I use turmeric ghee all the time… Turmeric Super Ghee I absolutely love. It’s clarified butter with turmeric in it. So at the end of a sauce, you take a spoonful of it and stir it in and then the whole thing becomes silken and golden and lovely.

My favourite cookery writer is a woman called Edna Lewis... She died a while ago, but she was an African American chef and she wrote a beautiful book called The Taste of Country Cooking. It is one of the most beautiful cookbooks I have ever read in my life.

Don’t try to be impressive, try to be delicious… Being delicious in turn will become impressive.

One restaurant that’s worth splashing out on is… The Dorian in Notting Hill – incredible. Max Coen is the chef there and his food is unbelievable. We went there for my daughter’s 40th. And obviously, it’s a very, very special occasion. It’s not cheap by any stretch of the imagination but it’s worth every single penny. He’s a very soulful cook and he is so imaginative and he makes stunning food.

My favourite cheap meal out is… my friend’s restaurant Shankeys in Hackney or The Raglan in Walthamstow. They are amazing and they have an incredible range which is an Indian Irish mix. Sasha in the kitchen is making the most delicious food. He is making things like curry cauliflower cheese paratha and they are crisp and silky and gooey and spicy all at the same time.
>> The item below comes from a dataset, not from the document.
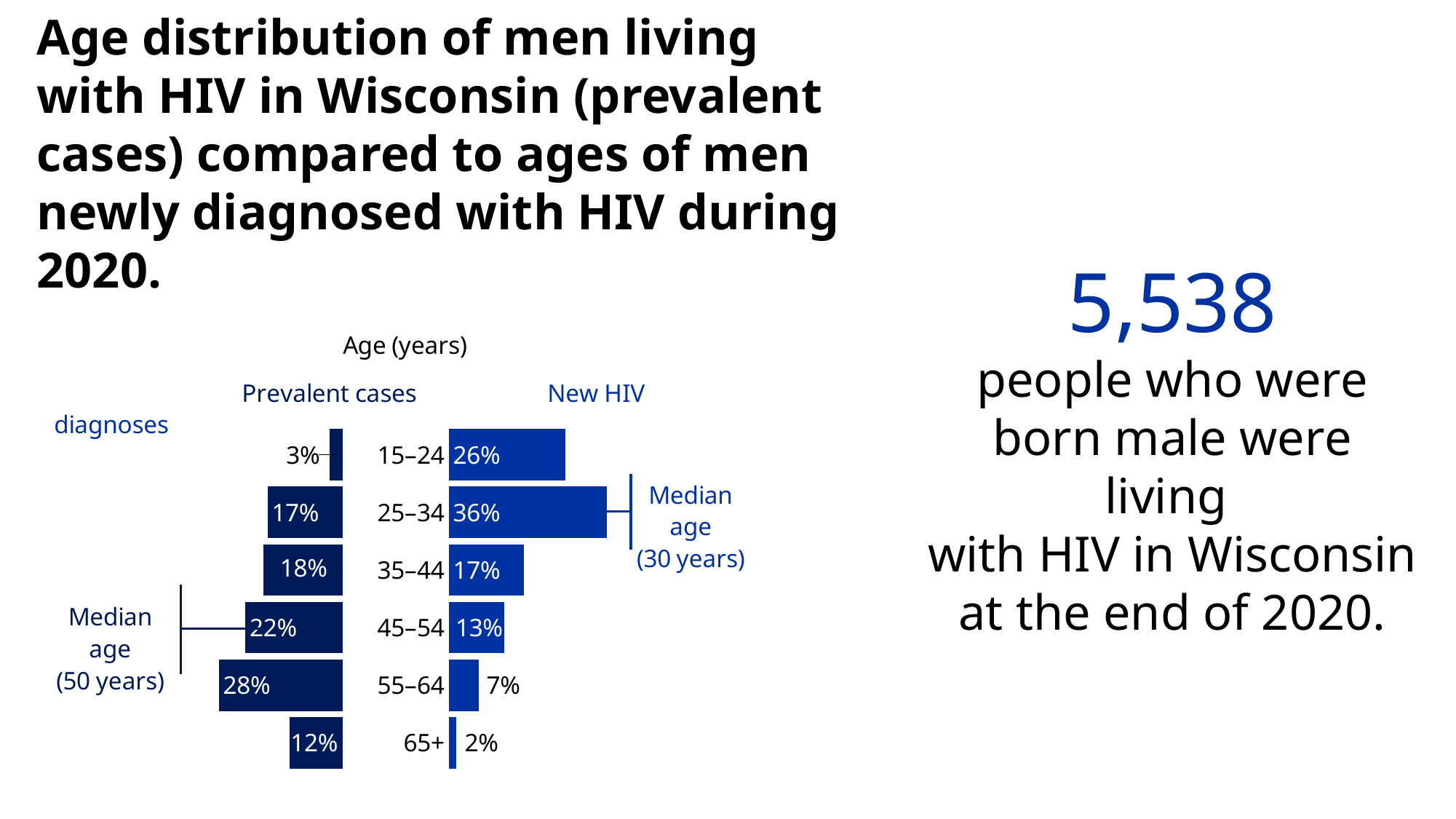
What percentage of prevalent cases are in the 55–64 age group? 28% What kind of chart is shown on the slide? Bar chart How many series does the chart show? 2 Which age group has the lowest share of prevalent cases? 15–24 For the 45–54 age group, which is larger: the prevalent cases share or the new HIV diagnoses share? Prevalent cases Which age group has the highest share of new HIV diagnoses? 25–34 How many age groups are shown in the chart? 6 What percentage of new HIV diagnoses are in the 25–34 age group? 36% What percentage of prevalent cases are in the 15–24 age group? 3% What is the median age of men newly diagnosed with HIV, as annotated on the chart? 30 years Which age group has the lowest share of new HIV diagnoses? 65+ What is the difference between the new HIV diagnoses share and the prevalent cases share for the 15–24 age group? 23 percentage points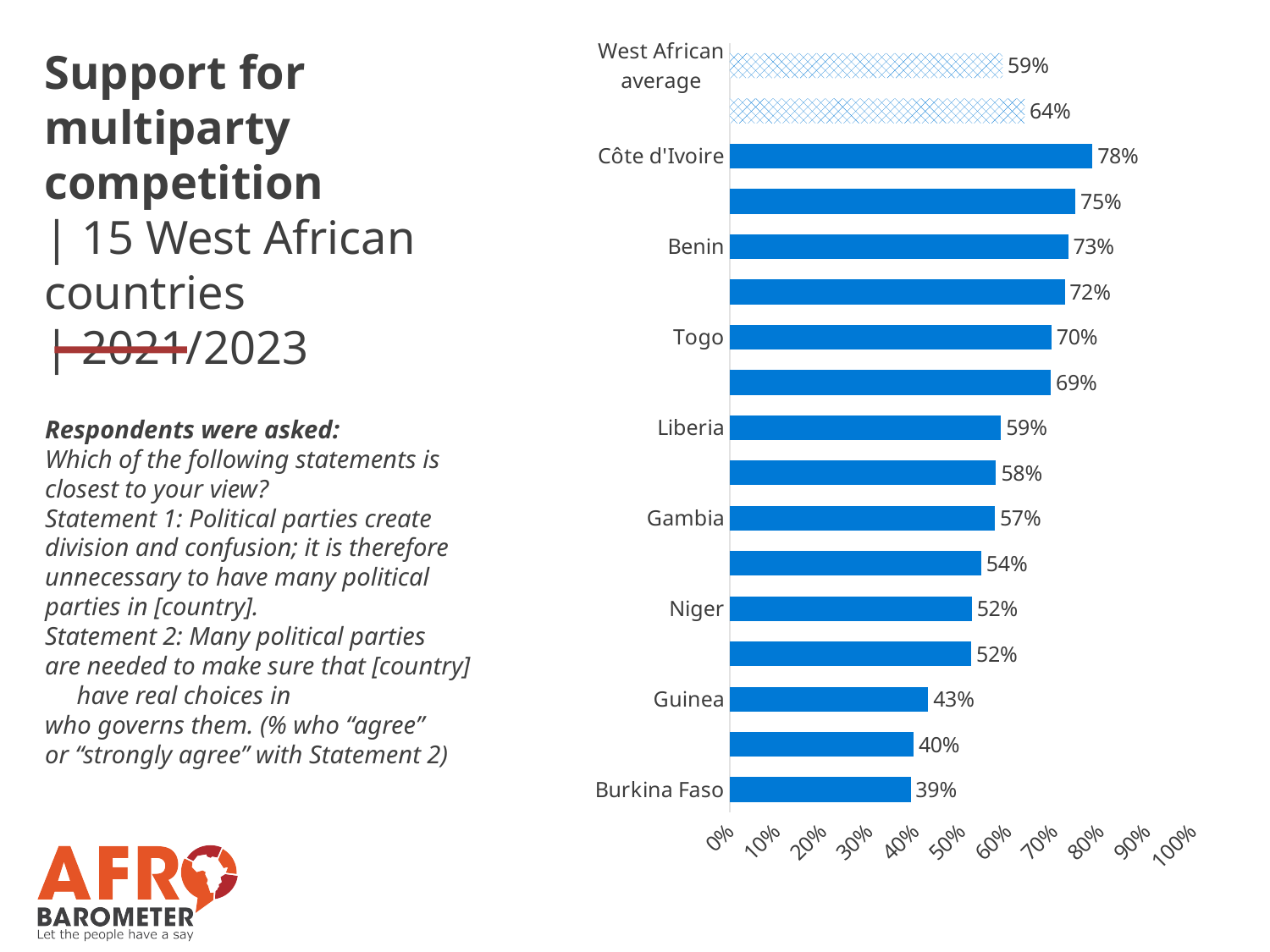
What is the value for Côte d'Ivoire? 78% What is the value for Burkina Faso? 39% Which has a larger value, Benin or Togo? Benin What is the value for Liberia? 59% What is the value for Benin? 73% Which country has the highest value on the chart? Côte d'Ivoire Is the value for Guinea greater or less than 50%? less What is the difference between the values for Côte d'Ivoire and Burkina Faso? 39 percentage points What is the value for Gambia? 57% Which country has the lowest value on the chart? Burkina Faso What kind of chart is shown on the slide? Bar chart What is the value for Togo? 70%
The most incredible food. I’d order the cauliflower paratha, the most incredible fried chicken and the extraordinary oysters. Get yourself down there and get his chicken and a curried cauliflower paratha, and you’ll thank me for it. At The Raglan, they do this thing called a spice bag where you get fries or you get chicken and you drop them in the bag with a whole bunch of spices and shake it up and it’s absolutely delicious.